Por Roberto Silva Bijit
Fundador Diario “El Observador”
Fue un crimen brutal. El juez condena a un tipo y lo encarcelan. Desde atrás de las rejas, el reo contrata a un bandido y le paga para que vaya a matar al juez. Y así lo hizo, lo siguió a la salida del tribunal y antes de que el magistrado llegara a su casa, en calle Pudeto, casi al llegar a Blanco, le clavó una daga en el corazón. Ahí cayó el juez y el asesino se arrancó en dirección a las casas que estaban al pie del cerro Mayaca.
Era el viernes 20 de mayo de 1911. Se suspendió hasta el desfile del día siguiente. El crimen tuvo impacto nacional e internacional, no se conocía ese tipo de asesinatos por encargo desde la cárcel.
Quillota había alcanzado el triste récord de tener al primer mártir del Poder Judicial de Chile y el primer caso de sicariato en el país.
El tema volvió a la memoria con el lanzamiento del libro “El asesinato del juez Araya”, una entretenida novela del actor y escritor Ivo Herrera Ávila, que mezcla muy bien la ficción con la realidad. Incluso manteniendo los nombres reales de los protagonistas de los hechos, Ivo Herrera recrea el vil crimen y pone en relieve la geografía de los bajos fondos quillotanos, con el drama que vivió un hombre bueno y justo, que fue víctima de gente del mundo de la delincuencia.
Hay que destacar que esta es la tercera novela de Ivo Herrera, ya que antes había publicado “El hombre del maletín”, con peripecias en torno al fútbol profesional y “Pacto en el Mayaca”, con una trama que envuelve un hallazgo arqueológico con brujerías.
La ciudad de Quillota quedó tan conmocionada que hizo contribuciones para construirle un mausoleo al “querido y malogrado” (como dice la placa) juez Ramón Araya Arenas, muerto como víctima del deber cumplido.

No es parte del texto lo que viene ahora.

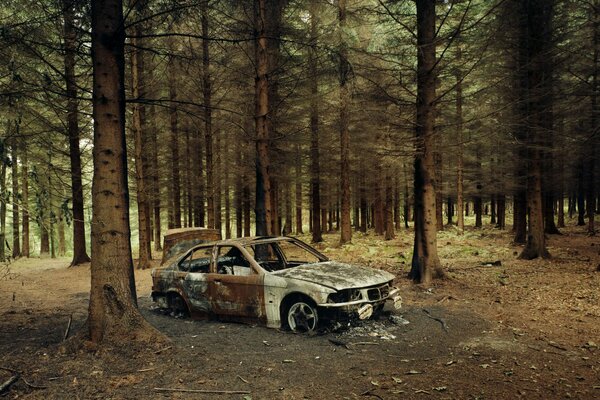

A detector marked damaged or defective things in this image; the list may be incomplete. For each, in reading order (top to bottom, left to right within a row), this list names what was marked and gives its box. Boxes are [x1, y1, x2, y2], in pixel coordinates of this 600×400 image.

burnt car [152, 236, 400, 332]
rust on car body [150, 236, 404, 332]
abandoned car [151, 233, 404, 332]
rusted car body [151, 236, 404, 332]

Al ingreso del camposanto, a mano izquierda, con vista sobre toda la ciudad, se encuentra su solemne tumba.
El sicario que lo mató, Alfredo Brito Brito, alias “El Canteado”, recibió 450 pesos por el crimen. Era un bruto contratado para matar. Un hombre de la orilla de la sociedad, sin conciencia real de lo que hizo. Lo pillaron esa misma noche y con las manos todavía con sangre. Fue condenado a muerte y fusilado en la cárcel de Quillota el 1 de julio de 1912. Fue el único que pagó el crimen con su vida, ya que quien lo contactó, Juan de Dios Calderón, conocido de Brito, terminó pasando preso poco tiempo para después quedar en libertad.
Lo peor fue que el autor intelectual del crimen por encargo, Eloy Pérez, que fue también condenado a muerte, logró conseguir bajo cuerdas un indulto presidencial (práctica que se ha mantenido) y después de unos pocos años quedó en libertad. Nunca pagó el asesinato que ordenó. Venía de maniobras oscuras, ya que había estado en la cárcel por causar un incendio para cobrar el seguro. Y en ese incendio hasta murió una persona. Pérez era un hombre sin principios ni ley.
El juez Araya gozó siempre de gran prestigio en la ciudad, como un respetado miembro del Poder Judicial. A fines del año 2013, se realizó un emotivo homenaje en el edificio que alberga al Tribunal de Juicio Oral en lo Penal y al Juzgado de Garantía de Quillota, colocándose una placa con el nombre del juez que fue “un hombre de convicciones muerto en el ejercicio de sus funciones”, como señala el texto. En el acto en el que estaban los descendientes del juez, que tiene cinco generaciones de abogados, habló el presidente de la Corte Suprema y María Catalina Araya, también abogado, para entregar la Corona Fúnebre que en 1911 se publicó en Quillota con la dolorosa muerte del juez.
El destino, que no perdona, quiso que en el mismo recinto donde se realizó la ceremonia para poner el nombre del juez Ramón Araya Arenas, haya sido también el mismo lugar donde el pelotón fusiló a su infeliz asesino, “El Canteado”.
La historia, a veces, parece fantasía.